* _Recorded information_
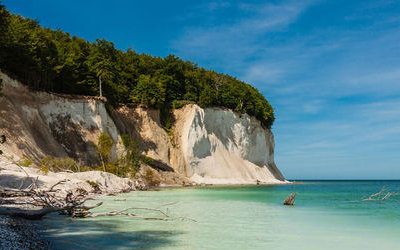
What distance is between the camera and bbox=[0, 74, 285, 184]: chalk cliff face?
97.8 ft

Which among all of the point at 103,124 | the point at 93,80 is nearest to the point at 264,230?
the point at 103,124

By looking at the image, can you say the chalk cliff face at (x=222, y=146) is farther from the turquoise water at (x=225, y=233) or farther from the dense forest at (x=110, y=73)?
the turquoise water at (x=225, y=233)

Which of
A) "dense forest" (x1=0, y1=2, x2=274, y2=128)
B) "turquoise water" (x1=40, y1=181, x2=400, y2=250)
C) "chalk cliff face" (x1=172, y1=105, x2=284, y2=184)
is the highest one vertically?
"dense forest" (x1=0, y1=2, x2=274, y2=128)

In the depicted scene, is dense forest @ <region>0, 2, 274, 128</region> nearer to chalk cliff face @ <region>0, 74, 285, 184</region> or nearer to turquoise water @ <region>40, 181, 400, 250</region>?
chalk cliff face @ <region>0, 74, 285, 184</region>

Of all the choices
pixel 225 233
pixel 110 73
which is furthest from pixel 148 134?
pixel 225 233

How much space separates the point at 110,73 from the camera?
1668 inches

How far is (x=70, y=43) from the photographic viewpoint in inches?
1746

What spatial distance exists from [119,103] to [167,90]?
8.46 metres

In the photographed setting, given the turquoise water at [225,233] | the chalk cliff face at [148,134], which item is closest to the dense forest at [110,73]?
the chalk cliff face at [148,134]

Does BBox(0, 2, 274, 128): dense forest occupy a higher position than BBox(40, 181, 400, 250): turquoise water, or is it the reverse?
BBox(0, 2, 274, 128): dense forest

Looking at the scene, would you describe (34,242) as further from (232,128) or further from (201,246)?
(232,128)

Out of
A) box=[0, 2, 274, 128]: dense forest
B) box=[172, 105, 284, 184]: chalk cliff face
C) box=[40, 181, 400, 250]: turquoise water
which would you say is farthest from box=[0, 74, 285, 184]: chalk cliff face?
box=[40, 181, 400, 250]: turquoise water

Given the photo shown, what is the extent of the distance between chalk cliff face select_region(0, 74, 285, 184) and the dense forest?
210 centimetres

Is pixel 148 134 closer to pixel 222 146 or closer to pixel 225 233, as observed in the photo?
pixel 222 146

* _Exercise description_
Format every line of the items above as a numbered list, omitting blank lines and the picture.

* _The answer_
1. What distance is between the camera and bbox=[0, 74, 285, 184]: chalk cliff face?
2. 97.8 ft
3. Which among all of the point at 103,124 | the point at 93,80 is nearest to the point at 264,230?
4. the point at 103,124
5. By looking at the image, can you say the chalk cliff face at (x=222, y=146) is farther from the turquoise water at (x=225, y=233) or farther from the dense forest at (x=110, y=73)?
6. the turquoise water at (x=225, y=233)
7. Which of
8. A) "dense forest" (x1=0, y1=2, x2=274, y2=128)
9. B) "turquoise water" (x1=40, y1=181, x2=400, y2=250)
10. C) "chalk cliff face" (x1=172, y1=105, x2=284, y2=184)
11. is the highest one vertically?
12. "dense forest" (x1=0, y1=2, x2=274, y2=128)
13. In the depicted scene, is dense forest @ <region>0, 2, 274, 128</region> nearer to chalk cliff face @ <region>0, 74, 285, 184</region> or nearer to turquoise water @ <region>40, 181, 400, 250</region>?
14. chalk cliff face @ <region>0, 74, 285, 184</region>
15. Of all the choices
16. pixel 225 233
17. pixel 110 73
18. which is furthest from pixel 148 134?
19. pixel 225 233
20. How much space separates the point at 110,73 from the camera?
21. 1668 inches
22. How far is (x=70, y=43) from the photographic viewpoint in inches?
23. 1746
24. What spatial distance exists from [119,103] to [167,90]?
25. 8.46 metres
26. In the photographed setting, given the turquoise water at [225,233] | the chalk cliff face at [148,134], which item is closest to the dense forest at [110,73]?
27. the chalk cliff face at [148,134]
28. Does BBox(0, 2, 274, 128): dense forest occupy a higher position than BBox(40, 181, 400, 250): turquoise water, or is it the reverse?
29. BBox(0, 2, 274, 128): dense forest
30. Looking at the scene, would you describe (34,242) as further from (232,128) or further from (201,246)?
31. (232,128)
32. Out of
33. A) box=[0, 2, 274, 128]: dense forest
34. B) box=[172, 105, 284, 184]: chalk cliff face
35. C) box=[40, 181, 400, 250]: turquoise water
36. which would you say is farthest from box=[0, 74, 285, 184]: chalk cliff face?
37. box=[40, 181, 400, 250]: turquoise water
38. Given the photo shown, what is the extent of the distance between chalk cliff face select_region(0, 74, 285, 184) and the dense forest?
39. 210 centimetres
40. Is pixel 148 134 closer to pixel 222 146 or closer to pixel 225 233, as observed in the photo?
41. pixel 222 146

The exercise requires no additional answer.